(Extract provided begins)

Impact on process results of clinical decision support systems (CDSSs) applied to medication use: overview of systematic reviews.

OBJECTIVE: The purpose of this overview (systematic review of systematic reviews) is to evaluate the impact of clinical decision support systems (CDSS) applied to medication use in the care process.
METHODS: A search for systematic reviews that address CDSS was performed on Medline following Preferred Reporting Items for Systematic Reviews and Meta-Analyses (PRISMA) and Cochrane recommendations. Terms related to CDSS and systematic reviews were used in combination with Boolean operators and search field tags to build the electronic search strategy. There was no limitation of date or language for inclusion. We included revisions that investigated, as a main or secondary objective, changes in process outcomes. The Revised Assessment of Multiple Systematic Reviews (R-AMSTAR) score was used to evaluate the quality of the studies.
RESULTS: The search retrieved 954 articles. Five articles were added through manual search, totaling an initial sample of 959 articles. After screening and reading in full, 44 systematic reviews met the inclusion criteria. In the medication-use processes where CDSS was used, the most common stages were prescribing (n=38 (86.36%) and administering (n=12 (27.27%)). Most of the systematic reviews demonstrated improvement in the health care process (30/44 - 68.2%). The main positive results were related to improvement of the quality of prescription by the physicians (14/30 - 46.6%) and reduction of errors in prescribing (5/30 - 16.6%). However, the quality of the studies was poor, according to the score used.

(Extract provided ends)
(Available data begins)

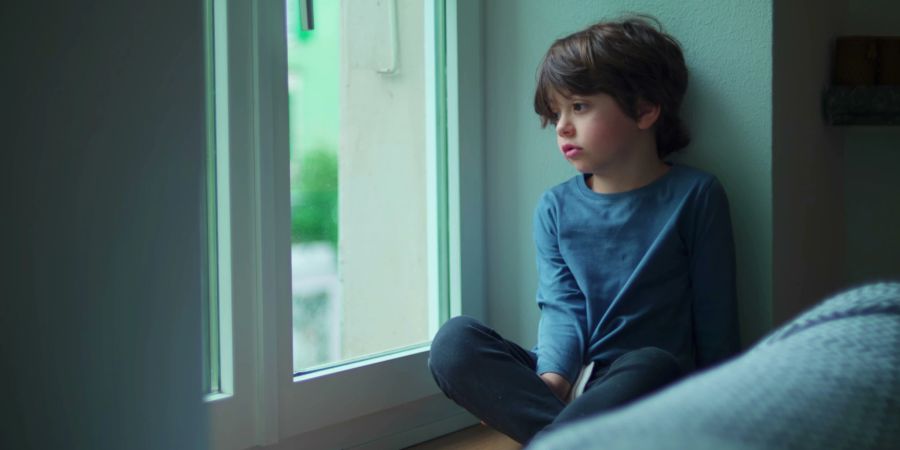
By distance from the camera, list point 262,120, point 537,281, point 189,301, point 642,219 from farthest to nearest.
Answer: point 537,281, point 642,219, point 262,120, point 189,301

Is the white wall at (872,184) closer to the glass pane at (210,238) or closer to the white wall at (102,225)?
the glass pane at (210,238)

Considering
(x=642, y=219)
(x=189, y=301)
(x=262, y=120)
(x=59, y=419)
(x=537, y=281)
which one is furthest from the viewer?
A: (x=537, y=281)

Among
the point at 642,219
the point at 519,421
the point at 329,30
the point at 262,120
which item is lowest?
the point at 519,421

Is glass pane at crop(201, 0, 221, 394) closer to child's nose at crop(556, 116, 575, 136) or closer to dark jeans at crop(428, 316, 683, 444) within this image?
dark jeans at crop(428, 316, 683, 444)

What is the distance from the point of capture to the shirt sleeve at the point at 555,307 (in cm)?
135

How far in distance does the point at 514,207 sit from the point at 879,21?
827mm

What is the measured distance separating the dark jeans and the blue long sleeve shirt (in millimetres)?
79

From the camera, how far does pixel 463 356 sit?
1261 mm

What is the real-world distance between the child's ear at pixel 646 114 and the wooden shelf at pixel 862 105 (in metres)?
0.38

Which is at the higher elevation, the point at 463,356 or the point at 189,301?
the point at 189,301

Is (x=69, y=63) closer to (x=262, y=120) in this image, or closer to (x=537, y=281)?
(x=262, y=120)

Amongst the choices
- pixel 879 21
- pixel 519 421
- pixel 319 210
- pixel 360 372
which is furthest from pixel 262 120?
pixel 879 21

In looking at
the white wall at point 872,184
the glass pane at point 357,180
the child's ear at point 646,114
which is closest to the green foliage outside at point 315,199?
the glass pane at point 357,180

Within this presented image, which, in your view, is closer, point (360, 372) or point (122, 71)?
point (122, 71)
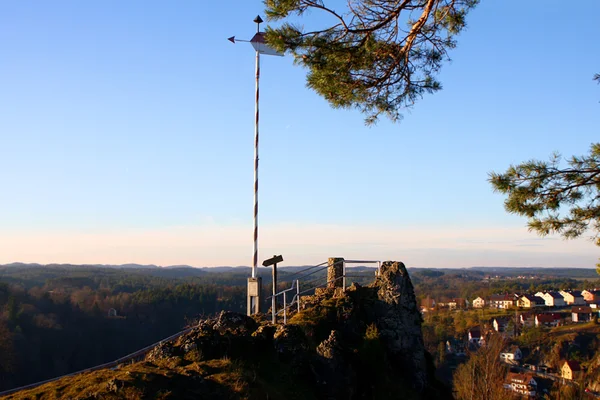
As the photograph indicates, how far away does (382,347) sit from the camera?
1180 cm

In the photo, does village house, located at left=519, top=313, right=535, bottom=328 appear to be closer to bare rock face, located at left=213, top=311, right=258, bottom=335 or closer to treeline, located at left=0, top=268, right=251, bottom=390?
treeline, located at left=0, top=268, right=251, bottom=390

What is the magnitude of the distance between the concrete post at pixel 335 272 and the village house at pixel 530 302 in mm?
126857

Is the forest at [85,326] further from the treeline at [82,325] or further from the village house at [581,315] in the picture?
the village house at [581,315]

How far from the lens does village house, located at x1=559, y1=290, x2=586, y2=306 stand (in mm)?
137575

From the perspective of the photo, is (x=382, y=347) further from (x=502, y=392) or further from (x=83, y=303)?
(x=83, y=303)

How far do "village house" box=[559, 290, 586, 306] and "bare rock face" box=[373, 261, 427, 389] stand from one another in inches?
5507

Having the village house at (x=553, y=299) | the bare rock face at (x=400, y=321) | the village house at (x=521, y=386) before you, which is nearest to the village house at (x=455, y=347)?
the village house at (x=521, y=386)

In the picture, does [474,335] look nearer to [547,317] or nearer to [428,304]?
[547,317]

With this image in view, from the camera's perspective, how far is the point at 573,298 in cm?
13938

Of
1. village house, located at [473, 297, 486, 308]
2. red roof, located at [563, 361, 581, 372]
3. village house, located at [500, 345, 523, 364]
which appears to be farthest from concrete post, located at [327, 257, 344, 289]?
village house, located at [473, 297, 486, 308]

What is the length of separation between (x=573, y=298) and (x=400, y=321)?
5677 inches

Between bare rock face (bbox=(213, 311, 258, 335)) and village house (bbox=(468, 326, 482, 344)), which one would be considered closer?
bare rock face (bbox=(213, 311, 258, 335))

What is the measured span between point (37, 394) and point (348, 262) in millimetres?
8733

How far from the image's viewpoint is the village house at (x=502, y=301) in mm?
132500
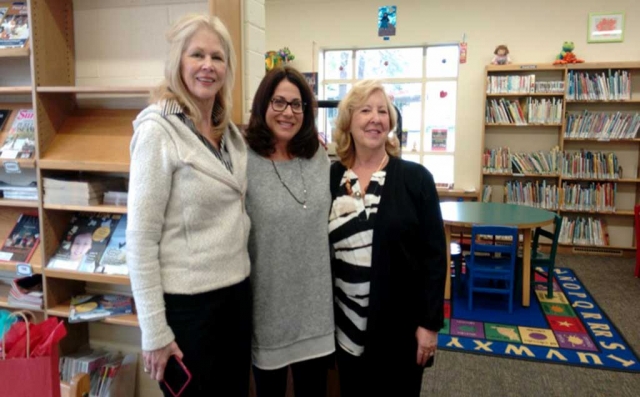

(Available data ends)

» Task description
Copy out the whole abstract on clinical decision support systems for medication use, word for word. The listing has nothing to do with the abstract.

» Answer space
Impact on process results of clinical decision support systems (CDSSs) applied to medication use: overview of systematic reviews.

OBJECTIVE: The purpose of this overview (systematic review of systematic reviews) is to evaluate the impact of clinical decision support systems (CDSS) applied to medication use in the care process.
METHODS: A search for systematic reviews that address CDSS was performed on Medline following Preferred Reporting Items for Systematic Reviews and Meta-Analyses (PRISMA) and Cochrane recommendations. Terms related to CDSS and systematic reviews were used in combination with Boolean operators and search field tags to build the electronic search strategy. There was no limitation of date or language for inclusion. We included revisions that investigated, as a main or secondary objective, changes in process outcomes. The Revised Assessment of Multiple Systematic Reviews (R-AMSTAR) score was used to evaluate the quality of the studies.
RESULTS: The search retrieved 954 articles. Five articles were added through manual search, totaling an initial sample of 959 articles. After screening and reading in full, 44 systematic reviews met the inclusion criteria. In the medication-use processes where CDSS was used, the most common stages were prescribing (n=38 (86.36%) and administering (n=12 (27.27%)). Most of the systematic reviews demonstrated improvement in the health care process (30/44 - 68.2%). The main positive results were related to improvement of the quality of prescription by the physicians (14/30 - 46.6%) and reduction of errors in prescribing (5/30 - 16.6%). However, the quality of the studies was poor, according to the score used.